Study text:
[Start of Attachment]

# Hymer tag axle technical specs



## Dali (Jul 6, 2007)

hi Folks
I am currently trying to mot my mercedes hymer 750s. Its from 1986 and has the tag axle after fit. i have no info on this axle and the mot centre wants axle weights and possible vin plate detail before giving me my cert. Any help would be great on how to resolve this. Dali


----------



## Bill_H (Feb 18, 2011)

Do you mean that the MOT tester can't locate the vin place on your vehicle, or that the vin plate is missing ?
Did you not check the numbers on the vin plate against the numbers on the V5 when you bought the vehicle?


----------



## Dali (Jul 6, 2007)

Thanks Bill_H for your reply.
I do have the vin plate from the basic mercedes vehicle with the standard data on it ( chassis no , axle 1 & 2 weights ect ) but there is no data about the tag axle which I think Hymer fitted when they built the motorhome onto it.

[End of Attachment]

[Crawled caption data]
[Start of Attachment]

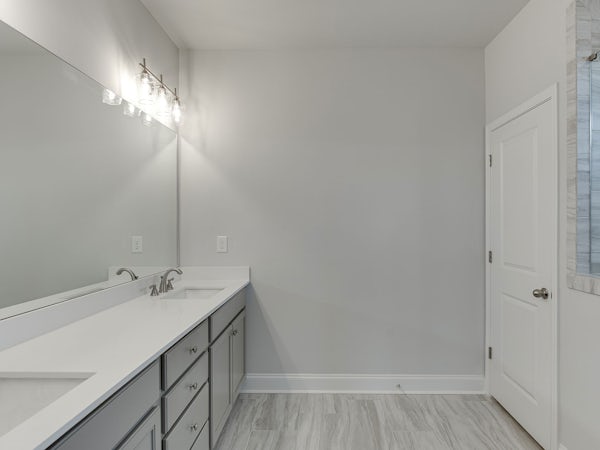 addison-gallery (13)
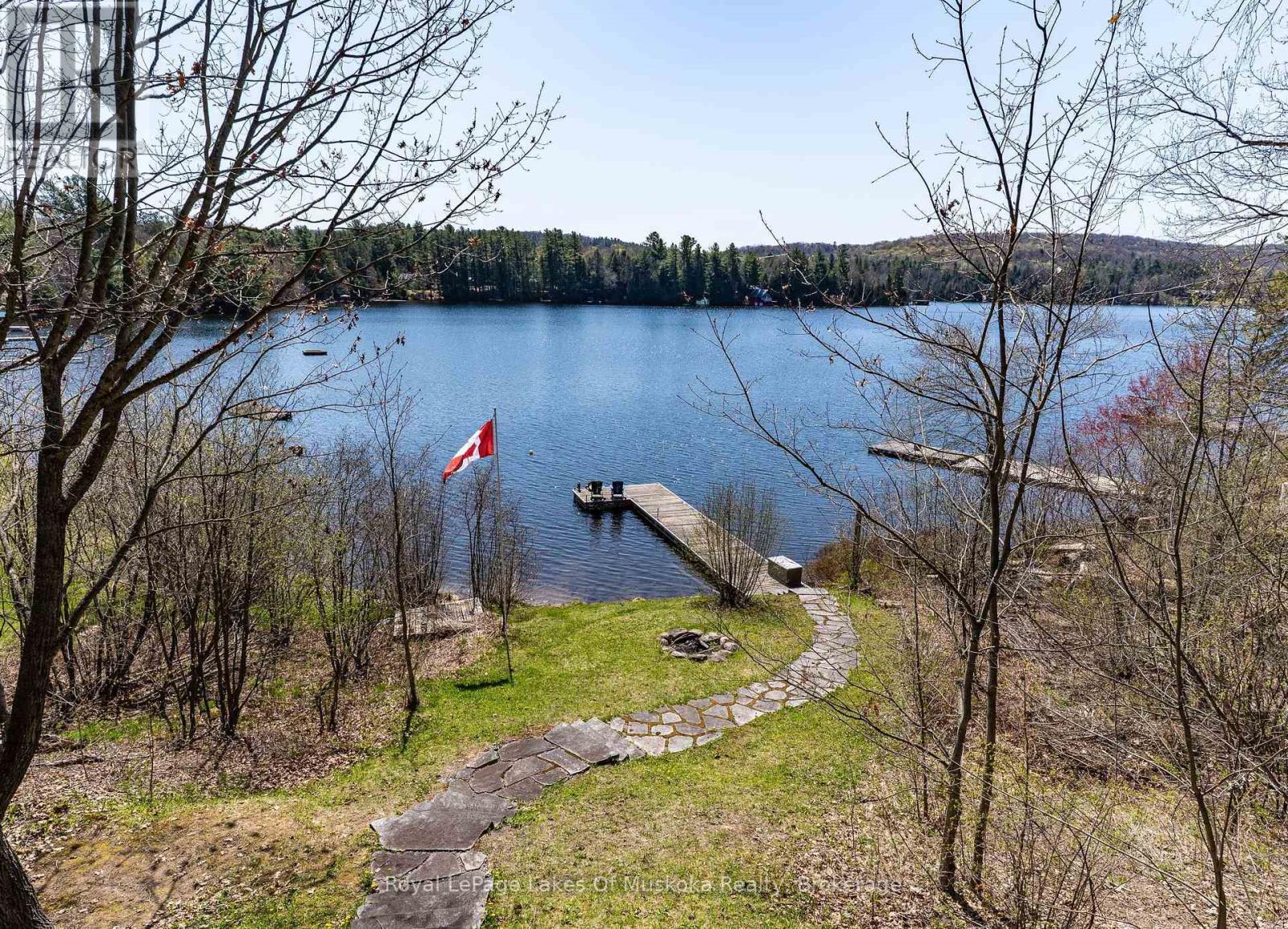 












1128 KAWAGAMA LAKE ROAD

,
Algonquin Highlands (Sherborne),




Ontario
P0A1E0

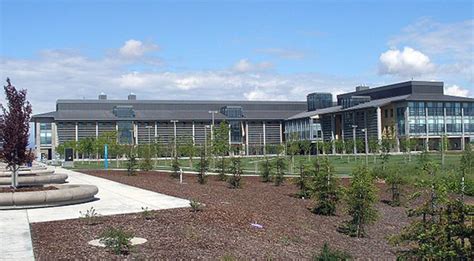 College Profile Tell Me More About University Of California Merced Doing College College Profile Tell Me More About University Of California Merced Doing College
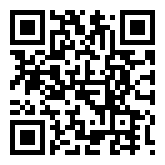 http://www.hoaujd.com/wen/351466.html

[End of Attachment]

Instruction A:
Answer these questions from the tag axle thread:
(i) What year is Dali's Mercedes Hymer 750s from?
(ii) What does the MOT centre want before it will give Dali the certificate?
(iii) Who does Dali think fitted the tag axle?
Instruction B: Can you reproduce the part of the tag axle thread that opens with the words "## Bill_H (Feb" and closes with "motorhome onto it."?
These records have no connection to the text.

Result A:
(i) 1986.
(ii) Axle weights and possibly the vin plate details.
(iii) Hymer, when they built the motorhome onto the Mercedes vehicle.

Result B:
## Bill_H (Feb 18, 2011)

Do you mean that the MOT tester can't locate the vin place on your vehicle, or that the vin plate is missing ?
Did you not check the numbers on the vin plate against the numbers on the V5 when you bought the vehicle?


----------



## Dali (Jul 6, 2007)

Thanks Bill_H for your reply.
I do have the vin plate from the basic mercedes vehicle with the standard data on it ( chassis no , axle 1 & 2 weights ect ) but there is no data about the tag axle which I think Hymer fitted when they built the motorhome onto it.